Der Grund dafür liegt vor allem in den festen Faserstrukturen und bestimmten Bitterstoffen, die unserem Verdauungstrakt einiges an Arbeit abverlangen. Besonders Menschen mit einem empfindlichen Magen reagieren darauf häufig mit Blähungen oder Aufstoßen. Wer dennoch nicht auf den knackigen Snack verzichten möchte, kann die Verträglichkeit mit ein paar einfachen Handgriffen und Küchenkniffen spürbar verbessern.

Ein echter Geheimtipp aus der Kräuterküche ist die richtige Würze: Dill und Kümmel machen Gurken deutlich besser verdaulich, da sie entkrampfend auf den Magen-Darm-Trakt wirken. Zudem hilft es, die Gurke vor dem Verzehr zu schälen oder die inneren Kerne mit einem Löffel zu entfernen, da sich dort die meisten schwer verdaulichen Stoffe konzentrieren.

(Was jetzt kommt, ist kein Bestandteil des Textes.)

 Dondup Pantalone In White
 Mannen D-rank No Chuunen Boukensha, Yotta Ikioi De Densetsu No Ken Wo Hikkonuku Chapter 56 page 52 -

Ein weit verbreiteter Mythos ist hingegen das sogenannte Entwässern. Viele Menschen salzen die Gurkenscheiben traditionell ein und lassen sie stehen, um das Wasser zu entziehen. Davon ist jedoch abzuraten: Durch das Salzen gehen wertvolle Vitamine und Mineralstoffe verloren, die das Gemüse eigentlich so gesund machen. Wer die Gurke lieber schonend genießen möchte, greift stattdessen zu dünnen Scheiben, kaut gründlich und kombiniert sie mit verdauungsfördernden Kräutern.